Perkara merek AutoBlackThrough ini bermula ketika penggugat dan tergugat I menjalin kerjasama penyelenggaraan pameran modifikasi mobil dengan konsep Auto Black Through yang ditawarkan oleh penggugat. Tergugat I bertindak sebagai sponsor utama dan penggugat sebagai pelaksana. Kerjasama ini hanya berlangsung dari tahun 2004 hingga 2011 karena pada tahun 2012, Djarum tidak jadi menyelenggarakan pameran tanpa ada pemberitahuan secara resmi. Padahal penggugat sendiri telah menyiapkan venue dan segala persiapan lainnya.

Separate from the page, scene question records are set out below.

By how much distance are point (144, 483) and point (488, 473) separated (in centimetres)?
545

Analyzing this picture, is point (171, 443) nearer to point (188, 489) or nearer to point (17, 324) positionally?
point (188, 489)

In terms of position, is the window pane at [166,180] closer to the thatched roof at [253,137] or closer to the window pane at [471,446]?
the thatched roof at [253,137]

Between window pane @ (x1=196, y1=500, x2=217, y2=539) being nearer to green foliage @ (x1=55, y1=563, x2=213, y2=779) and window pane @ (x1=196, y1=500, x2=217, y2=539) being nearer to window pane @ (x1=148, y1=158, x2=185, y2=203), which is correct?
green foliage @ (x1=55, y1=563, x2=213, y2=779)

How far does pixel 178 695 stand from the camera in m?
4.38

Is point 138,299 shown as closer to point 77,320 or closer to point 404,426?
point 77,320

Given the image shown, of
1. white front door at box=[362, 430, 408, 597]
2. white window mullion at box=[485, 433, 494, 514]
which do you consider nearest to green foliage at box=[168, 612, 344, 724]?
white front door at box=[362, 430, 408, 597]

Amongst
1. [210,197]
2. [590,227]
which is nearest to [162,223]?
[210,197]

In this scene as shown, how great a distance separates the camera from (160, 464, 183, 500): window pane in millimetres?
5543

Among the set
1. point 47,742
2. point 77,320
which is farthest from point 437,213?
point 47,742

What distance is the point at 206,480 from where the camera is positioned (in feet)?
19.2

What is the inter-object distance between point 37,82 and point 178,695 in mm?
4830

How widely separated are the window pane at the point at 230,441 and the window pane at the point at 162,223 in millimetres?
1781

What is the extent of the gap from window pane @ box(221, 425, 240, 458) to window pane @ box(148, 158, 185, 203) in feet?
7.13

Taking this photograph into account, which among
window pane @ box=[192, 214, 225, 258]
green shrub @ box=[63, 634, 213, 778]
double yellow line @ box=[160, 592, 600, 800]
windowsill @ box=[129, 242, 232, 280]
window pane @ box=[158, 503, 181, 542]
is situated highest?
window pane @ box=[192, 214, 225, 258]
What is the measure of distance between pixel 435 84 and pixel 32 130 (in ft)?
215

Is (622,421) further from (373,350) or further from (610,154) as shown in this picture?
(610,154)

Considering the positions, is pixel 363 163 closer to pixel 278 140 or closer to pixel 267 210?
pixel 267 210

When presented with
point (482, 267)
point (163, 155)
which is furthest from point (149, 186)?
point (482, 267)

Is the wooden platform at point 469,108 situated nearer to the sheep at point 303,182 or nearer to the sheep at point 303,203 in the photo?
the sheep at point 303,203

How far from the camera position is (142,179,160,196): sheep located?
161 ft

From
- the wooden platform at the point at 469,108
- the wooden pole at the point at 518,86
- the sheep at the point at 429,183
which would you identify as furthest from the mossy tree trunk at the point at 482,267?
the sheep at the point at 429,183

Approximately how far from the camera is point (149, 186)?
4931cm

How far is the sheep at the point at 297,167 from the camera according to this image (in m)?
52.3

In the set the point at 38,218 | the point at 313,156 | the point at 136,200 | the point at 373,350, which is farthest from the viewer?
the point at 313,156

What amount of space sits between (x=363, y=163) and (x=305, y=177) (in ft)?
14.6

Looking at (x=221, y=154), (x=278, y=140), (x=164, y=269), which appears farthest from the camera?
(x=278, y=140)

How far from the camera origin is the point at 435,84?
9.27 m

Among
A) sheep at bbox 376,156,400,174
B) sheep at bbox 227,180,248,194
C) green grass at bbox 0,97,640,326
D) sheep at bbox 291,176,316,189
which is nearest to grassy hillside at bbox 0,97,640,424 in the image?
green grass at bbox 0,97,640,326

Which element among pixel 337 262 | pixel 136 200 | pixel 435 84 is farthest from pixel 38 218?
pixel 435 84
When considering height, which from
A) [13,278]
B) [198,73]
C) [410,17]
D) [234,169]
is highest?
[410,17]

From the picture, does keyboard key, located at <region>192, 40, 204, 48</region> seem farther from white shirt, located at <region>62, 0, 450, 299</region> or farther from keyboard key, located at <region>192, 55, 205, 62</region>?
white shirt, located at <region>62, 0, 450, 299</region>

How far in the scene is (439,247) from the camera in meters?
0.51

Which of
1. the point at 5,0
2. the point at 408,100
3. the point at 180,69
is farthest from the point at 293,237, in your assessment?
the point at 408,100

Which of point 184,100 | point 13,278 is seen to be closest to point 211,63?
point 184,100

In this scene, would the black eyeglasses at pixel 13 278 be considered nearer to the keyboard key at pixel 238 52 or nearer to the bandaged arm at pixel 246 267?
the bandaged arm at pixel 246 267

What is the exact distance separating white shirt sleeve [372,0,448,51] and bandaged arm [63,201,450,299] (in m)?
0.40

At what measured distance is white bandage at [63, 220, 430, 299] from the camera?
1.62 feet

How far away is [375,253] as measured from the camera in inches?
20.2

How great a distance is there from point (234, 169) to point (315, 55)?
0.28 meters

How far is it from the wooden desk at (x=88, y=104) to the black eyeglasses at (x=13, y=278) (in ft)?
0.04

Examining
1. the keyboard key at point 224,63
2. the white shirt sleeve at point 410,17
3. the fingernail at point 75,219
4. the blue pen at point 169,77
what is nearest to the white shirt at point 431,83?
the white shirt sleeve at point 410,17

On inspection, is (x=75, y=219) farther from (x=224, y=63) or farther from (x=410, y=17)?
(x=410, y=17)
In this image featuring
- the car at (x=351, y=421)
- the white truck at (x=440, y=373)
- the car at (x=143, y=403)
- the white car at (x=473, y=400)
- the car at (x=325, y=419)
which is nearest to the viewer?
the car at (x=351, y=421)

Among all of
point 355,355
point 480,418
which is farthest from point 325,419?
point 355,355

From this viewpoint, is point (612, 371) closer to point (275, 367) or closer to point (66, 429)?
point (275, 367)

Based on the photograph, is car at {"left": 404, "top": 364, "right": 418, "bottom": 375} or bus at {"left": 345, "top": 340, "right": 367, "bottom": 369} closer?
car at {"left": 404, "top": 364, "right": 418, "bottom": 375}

Wilsye menjelaskan kerjasama antara penggugat dengan tergugat I sudah memiliki kontrak yang berlangsung tiap tahun dan mereka selalu berkomunikasi via email perihal persiapan penggugat menyiapkan pameran. Namun kali ini, ujarnya, tergugat I sama sekali tidak koordinasi via email maupun pemberitahuan lainnya.
Setelah pada tahun 2012 tidak digelar pemeran modifikasi mobil dengan menggunakan jasa penggugat sebagai pelaksana, tiba-tiba pada tahun 2013 tergugat I melangsungkan kembali pameran tersebut dengan nama Djarum Autobreakthrough. “Padahal dari kami pameran Auto Black Through dengan sponsor Djarum, tapi kali ini menggunakan nama Djarum Autoblackthrough. Sehingga seolah-olah merekalah yang melaksanakan dan memiliki konsep pamerannya,” ujar Wilsye.
Selain mendaftarkan merek yang memiliki persamaan pada pokoknya, tergugat I juga diyakini telah mengambil beberapa karyawan penggugat untuk bekerja di perusahaan tergugat I. Hal ini ditegaskan oleh Wilsye sehingga penggugat merasa kecewa dan mengajukan gugatan merek terhadap tergugat I ini untuk mencari kepastian hukum.
Sejak tahun 2012, penggugat telah mengirimkan surat kepada tergugat I untuk mempertanyakan penggunaan merek AutoBlackThrough namun tidak mendapatkan respons sama sekali. Selain menggugat PT Djarum sebagai tergugat I, penggugat juga Direktorat Merek KemenkumHAM sebagai tergugat II. Selain itu, ungkap Wilsye gugatan merek ini merupakan kedua kalinya yang diajukan penggugat.
Sebelumnya, gugatan serupa pada tahun 2013 diputuskan tidak dapat diterima oleh majelis hakim PN Jakpus dengan alasan tidak melampirkan bukti biaya pendaftaran merek di Direktorat Merek.
Kuasa hukum tergugat I, Musa Sinambela menolak untuk memberi keterangan ketika dikonfirmasi mengenai adanya gugatan merek ini kepada kliennya. Ia berdalih sidang yang baru memasuki tahap pengajuan surat kuasa dari masing-masing pihak sehingga belum dapat memberi komentar.
“Kami belum dapat memberi komentar, ini kan sidangnya baru mengajukan surat kuasa dari masing-masing pihak dan kami juga belum menyiapkan jawaban terhadap gugatan mereka. Jadi nanti diikuti saja jalannya persidangan,” jelas Musa kepada KONTAN.
Perkara dengan nomor 2/HKI/Merek/2015/PN.JKT.PST ini telah didaftarkan di Pengadilan Niaga Jakarta Pusat oleh penggugat sejak 20 Januari 2015. Saat ini jalannya persidangan telah memasuki tahap jawaban dari para tergugat yang akan diselanggarakan pada Rabu, 18 Februari 2015.